Industry insiders and those involved in the case hold a general consensus that it is unlikely Congress will act before the Supreme Court issues a decision. In fact, Senator Bob Goodlatte (R-VA), chairman of the House Committee on the Judiciary, told reporters following the event that legislation was put on hold after the Supreme Court took up the case.
"This is not a new tax, the states are entitled to the revenue, they should collect it through a use tax but I have a proposal that would allow for business to collect and remit the tax to their own state and then that state transmit it to the state where the consumer is located," he said. "That is a much fairer and simpler solution than others that have been proposed, but we will not get to it unless the [Supreme Court] says this is something that the legislature should resolve not the courts," he said.
Many on the other side, however, vehemently disagree with such a proposal, suggesting that compromise may still be out of sight.
Small businesses could lose either way
Central to both opposing arguments are small businesses. On the one side are e-commerce websites and on the other, traditional mom-and-pop shops. But these days, retailers know the line between the two is blurring as nearly all retailers add online channels for growth.
Kathy Terrill, a small business apparel seller on eBay, Etsy and her own website, is a staunch supporter of Quill. During a press conference following the oral arguments, she said if the precedent is overturned, sales tax could become "weaponized" against small sellers.
"It is arrogant to say how easy it is to comply with online sales tax and then you want me to do it in 46 states and thousands of jurisdictions, and you think you just flip a switch to do that? Good luck because it doesn't happen that way."
Owner of a small apparel e-commerce business
"It is in effect taxation without representation and I was thinking didn't we settle that awhile ago in Boston?" she said. "When I hear people glibly talking about how easy it is to comply with online sales tax — you file online sales tax. I have good software and a good accountant, and it takes time and hours. And that's hours away from inventory sourcing, away from shipping, away from taking care of customer service. It is arrogant to say how easy it is to comply with online sales tax and then you want me to do it in 46 states and thousands of jurisdictions, and you think you just flip a switch to do that? Good luck, because it doesn't happen that way."
To Jackley on the other side, small brick-and-mortar businesses have been losing on price for years. "It's the small business hurt most by Quill because it's those businesses that are getting that unfair playing field so when their products go on the market they're at a disadvantage over those remote sellers," he said during the press conference. "All we're asking [is] for those small businesses to be able to have equal and fair treatment."
It remained unclear to the justices just what the impact could be on small sellers, given the different numbers each side presented.
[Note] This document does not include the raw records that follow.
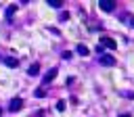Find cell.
<instances>
[{
    "label": "cell",
    "instance_id": "cell-1",
    "mask_svg": "<svg viewBox=\"0 0 134 117\" xmlns=\"http://www.w3.org/2000/svg\"><path fill=\"white\" fill-rule=\"evenodd\" d=\"M23 104H25V102H23V98L15 96V98L8 102V111H10V113H17V111H21V109H23Z\"/></svg>",
    "mask_w": 134,
    "mask_h": 117
},
{
    "label": "cell",
    "instance_id": "cell-2",
    "mask_svg": "<svg viewBox=\"0 0 134 117\" xmlns=\"http://www.w3.org/2000/svg\"><path fill=\"white\" fill-rule=\"evenodd\" d=\"M98 6H100V10H105V13H113V10L117 8V2H113V0H100Z\"/></svg>",
    "mask_w": 134,
    "mask_h": 117
},
{
    "label": "cell",
    "instance_id": "cell-3",
    "mask_svg": "<svg viewBox=\"0 0 134 117\" xmlns=\"http://www.w3.org/2000/svg\"><path fill=\"white\" fill-rule=\"evenodd\" d=\"M100 46H103V48H109V50H115V48H117V42H115L113 38H109V36H103V38H100Z\"/></svg>",
    "mask_w": 134,
    "mask_h": 117
},
{
    "label": "cell",
    "instance_id": "cell-4",
    "mask_svg": "<svg viewBox=\"0 0 134 117\" xmlns=\"http://www.w3.org/2000/svg\"><path fill=\"white\" fill-rule=\"evenodd\" d=\"M98 63H100L103 67H113V65H115V56H113V54H100V56H98Z\"/></svg>",
    "mask_w": 134,
    "mask_h": 117
},
{
    "label": "cell",
    "instance_id": "cell-5",
    "mask_svg": "<svg viewBox=\"0 0 134 117\" xmlns=\"http://www.w3.org/2000/svg\"><path fill=\"white\" fill-rule=\"evenodd\" d=\"M57 73H59V69H57V67L48 69V71H46V75L42 77V84H44V86H46V84H50V81H52V79L57 77Z\"/></svg>",
    "mask_w": 134,
    "mask_h": 117
},
{
    "label": "cell",
    "instance_id": "cell-6",
    "mask_svg": "<svg viewBox=\"0 0 134 117\" xmlns=\"http://www.w3.org/2000/svg\"><path fill=\"white\" fill-rule=\"evenodd\" d=\"M4 65H6V67H10V69H15V67H19V61H17V58H13V56H8V58H4Z\"/></svg>",
    "mask_w": 134,
    "mask_h": 117
},
{
    "label": "cell",
    "instance_id": "cell-7",
    "mask_svg": "<svg viewBox=\"0 0 134 117\" xmlns=\"http://www.w3.org/2000/svg\"><path fill=\"white\" fill-rule=\"evenodd\" d=\"M75 52H77L80 56H88V48H86L84 44H77V48H75Z\"/></svg>",
    "mask_w": 134,
    "mask_h": 117
},
{
    "label": "cell",
    "instance_id": "cell-8",
    "mask_svg": "<svg viewBox=\"0 0 134 117\" xmlns=\"http://www.w3.org/2000/svg\"><path fill=\"white\" fill-rule=\"evenodd\" d=\"M27 73H29V75H38V73H40V65H38V63H34V65H29V69H27Z\"/></svg>",
    "mask_w": 134,
    "mask_h": 117
},
{
    "label": "cell",
    "instance_id": "cell-9",
    "mask_svg": "<svg viewBox=\"0 0 134 117\" xmlns=\"http://www.w3.org/2000/svg\"><path fill=\"white\" fill-rule=\"evenodd\" d=\"M15 10H17V4H10V6L6 8V19H13V15H15Z\"/></svg>",
    "mask_w": 134,
    "mask_h": 117
},
{
    "label": "cell",
    "instance_id": "cell-10",
    "mask_svg": "<svg viewBox=\"0 0 134 117\" xmlns=\"http://www.w3.org/2000/svg\"><path fill=\"white\" fill-rule=\"evenodd\" d=\"M48 6H52V8H61V6H63V0H48Z\"/></svg>",
    "mask_w": 134,
    "mask_h": 117
},
{
    "label": "cell",
    "instance_id": "cell-11",
    "mask_svg": "<svg viewBox=\"0 0 134 117\" xmlns=\"http://www.w3.org/2000/svg\"><path fill=\"white\" fill-rule=\"evenodd\" d=\"M34 96H36V98H44V96H46V92H44V88H38V90L34 92Z\"/></svg>",
    "mask_w": 134,
    "mask_h": 117
},
{
    "label": "cell",
    "instance_id": "cell-12",
    "mask_svg": "<svg viewBox=\"0 0 134 117\" xmlns=\"http://www.w3.org/2000/svg\"><path fill=\"white\" fill-rule=\"evenodd\" d=\"M65 107H67L65 100H59V102H57V111H65Z\"/></svg>",
    "mask_w": 134,
    "mask_h": 117
},
{
    "label": "cell",
    "instance_id": "cell-13",
    "mask_svg": "<svg viewBox=\"0 0 134 117\" xmlns=\"http://www.w3.org/2000/svg\"><path fill=\"white\" fill-rule=\"evenodd\" d=\"M61 56H63V58H71V56H73V54H71V50H65V52H63V54H61Z\"/></svg>",
    "mask_w": 134,
    "mask_h": 117
},
{
    "label": "cell",
    "instance_id": "cell-14",
    "mask_svg": "<svg viewBox=\"0 0 134 117\" xmlns=\"http://www.w3.org/2000/svg\"><path fill=\"white\" fill-rule=\"evenodd\" d=\"M130 25H132V27H134V17H130Z\"/></svg>",
    "mask_w": 134,
    "mask_h": 117
}]
</instances>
On South Dakota's end, they argue the software is free and implementation could cost as little as $12 on 30 orders a month. But the respondents say the real cost of implementation and maintenance could be $250,000.
For a company like Wayfair, which already collects in 22 states, expanding the reach of their existing software may not be as costly or as burdensome — but for small sellers it's another story.
The justices will take the next several months to deliberate these questions and many more, and a decision is expected in June.